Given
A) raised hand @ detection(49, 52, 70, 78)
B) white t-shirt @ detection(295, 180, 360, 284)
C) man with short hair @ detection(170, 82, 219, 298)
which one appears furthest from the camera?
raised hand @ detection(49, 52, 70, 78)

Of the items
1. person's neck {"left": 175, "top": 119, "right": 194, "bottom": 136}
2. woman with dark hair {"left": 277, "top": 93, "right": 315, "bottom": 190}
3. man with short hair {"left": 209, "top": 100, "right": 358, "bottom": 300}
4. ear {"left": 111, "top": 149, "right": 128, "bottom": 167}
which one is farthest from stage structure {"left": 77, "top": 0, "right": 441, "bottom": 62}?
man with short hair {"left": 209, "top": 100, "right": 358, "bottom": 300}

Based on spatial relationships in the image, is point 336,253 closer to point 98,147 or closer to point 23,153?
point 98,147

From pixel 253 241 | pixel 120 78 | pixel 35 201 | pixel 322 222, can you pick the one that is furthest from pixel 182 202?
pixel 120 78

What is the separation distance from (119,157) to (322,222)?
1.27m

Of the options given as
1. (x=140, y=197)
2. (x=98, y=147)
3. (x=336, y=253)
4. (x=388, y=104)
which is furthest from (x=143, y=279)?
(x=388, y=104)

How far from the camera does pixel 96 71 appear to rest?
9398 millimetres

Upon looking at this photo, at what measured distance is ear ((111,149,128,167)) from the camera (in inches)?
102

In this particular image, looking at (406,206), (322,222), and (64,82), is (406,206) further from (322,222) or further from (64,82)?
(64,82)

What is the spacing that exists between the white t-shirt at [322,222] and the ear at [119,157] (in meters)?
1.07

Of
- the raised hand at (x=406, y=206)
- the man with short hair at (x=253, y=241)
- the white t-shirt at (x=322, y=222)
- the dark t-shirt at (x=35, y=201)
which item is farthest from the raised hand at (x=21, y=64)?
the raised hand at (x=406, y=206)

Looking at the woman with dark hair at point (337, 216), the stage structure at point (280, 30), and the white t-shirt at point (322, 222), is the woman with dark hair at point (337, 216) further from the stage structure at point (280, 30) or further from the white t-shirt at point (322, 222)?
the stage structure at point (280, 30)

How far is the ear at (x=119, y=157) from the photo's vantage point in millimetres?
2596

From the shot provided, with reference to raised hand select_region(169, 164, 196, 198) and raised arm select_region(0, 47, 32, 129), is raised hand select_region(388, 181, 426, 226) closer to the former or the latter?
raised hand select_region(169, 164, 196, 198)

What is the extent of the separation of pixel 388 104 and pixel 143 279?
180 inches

---

▶ **Exercise requirements**
Starting at the line that contains "What is the spacing" and ending at the last line of the records, output those lines as a Markdown table with the columns No. and Line, numbering each row and omitting blank lines.

▶ **Right answer**
| No. | Line |
|---|---|
| 1 | What is the spacing that exists between the white t-shirt at [322,222] and the ear at [119,157] (in meters)? |
| 2 | 1.07 |
| 3 | Of |
| 4 | - the raised hand at (x=406, y=206) |
| 5 | - the man with short hair at (x=253, y=241) |
| 6 | - the white t-shirt at (x=322, y=222) |
| 7 | - the dark t-shirt at (x=35, y=201) |
| 8 | which item is farthest from the raised hand at (x=21, y=64)? |
| 9 | the raised hand at (x=406, y=206) |
| 10 | Looking at the woman with dark hair at point (337, 216), the stage structure at point (280, 30), and the white t-shirt at point (322, 222), is the woman with dark hair at point (337, 216) further from the stage structure at point (280, 30) or further from the white t-shirt at point (322, 222)? |
| 11 | the stage structure at point (280, 30) |
| 12 | How far is the ear at (x=119, y=157) from the photo's vantage point in millimetres? |
| 13 | 2596 |
| 14 | From the shot provided, with reference to raised hand select_region(169, 164, 196, 198) and raised arm select_region(0, 47, 32, 129), is raised hand select_region(388, 181, 426, 226) closer to the former or the latter? |
| 15 | raised hand select_region(169, 164, 196, 198) |
| 16 | What is the extent of the separation of pixel 388 104 and pixel 143 279? |
| 17 | 180 inches |